PROJECT SUMMARY / ABSTRACT
As of 2015 there were 940 million people with some degree of visual impairment in the world. Visual
impairments generate considerable economic burden for the society. The World Health Organization estimates
that 80% of visual impairments are either preventable or curable with treatment. Noninvasive imaging
techniques have been used extensively by eye specialists for diagnosis and treatment of visual disorders and
imaging is one of the priorities in the six core program areas of the National Eye Institute. As a noninvasive
high spatial resolution technique for measuring brain activities, functional magnetic resonance imaging (fMRI)

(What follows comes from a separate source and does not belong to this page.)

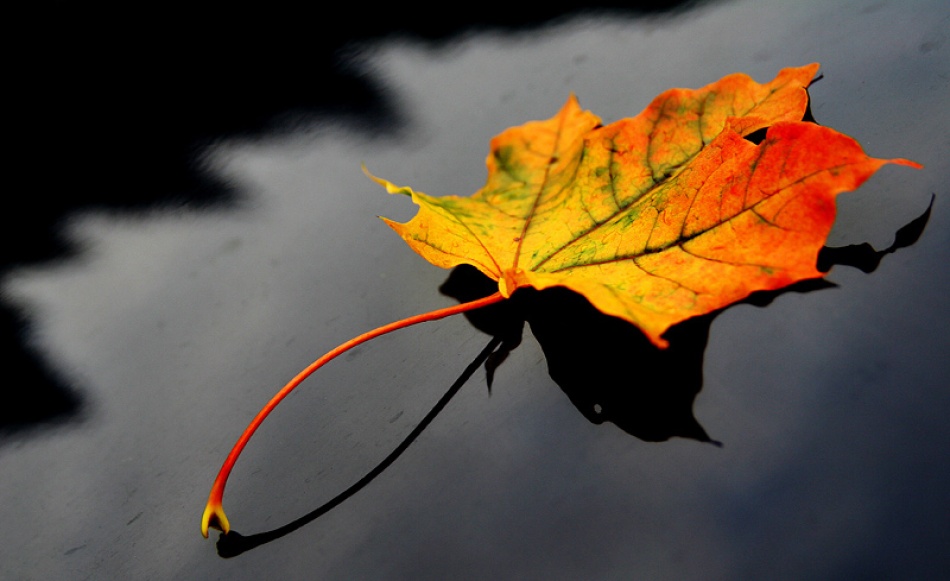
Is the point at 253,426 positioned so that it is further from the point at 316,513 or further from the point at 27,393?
the point at 27,393

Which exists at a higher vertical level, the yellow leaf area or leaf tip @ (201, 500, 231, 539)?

has provided a wealth of data on visual cortical organizations. Although numerous studies have been devoted
to discovering and validating different retinotopic maps in the human visual system, limited progress has been
made in developing software tools that fully consider the intrinsic geometrical features of the underlying cortical
structures, enforce diffeomorphic mapping when constructing retinotopic maps and atlases, and integrate both
individual and population statistics for more robust data analysis. In preliminary work, we have developed a
complete and invertible description of retinotopic maps (U.S. Patent Application Nos. 16/230,284 and
63/004,721, supported by NSF collaborative research awards DMS-1413417 and DMS-1412722). This project
will continue developing and applying novel quasiconformal geometry and hierarchical Bayesian modeling
(HBM) algorithms to retinotopy data obtained from the Human Connectome Project (HCP), the largest high
resolution retinotopy dataset to date. We hypothesize that, by combining Beltrami smoothing, quasiconformal
mapping and HBM, the proposed approach will reduce manual annotation work and maximize the statistical
power of retinotopic mapping techniques. The project aims to: (1) Develop computational methods to
effectively smooth retinotopic maps across multiple visual areas based on Beltrami smoothing. With
Beltrami descriptions, the proposed method will simultaneously smooth eccentricity and polar angle retinotopy
data in V1, V2 and V3, while preserving the underlying topological continuity; (2) Develop computational
methods to effectively register retinotopic maps of multiple visual areas across subjects with
quasiconformal mapping. Unlike previous work that relied on either structural MRI (sMRI) or fMRI data only,
the proposed method will simultaneously register both sMRI and fMRI data from multiple visual areas across
subjects and ensure diffeomorphism; (3) Develop an HBM of the retinotopic maps to capture the hierarchy
at both the individual and group levels. The proposed HBM will help overcome measurement noise, reveal
both population properties and individual differences, and offer unprecedented accuracy on retinotopic map
analysis; (4) Develop and disseminate software tools and atlases of human retinotopic maps. The
developed open-source software tools can be extended to analyze data from patients with not only visual
impairment but many other neurological and psychiatric disorders.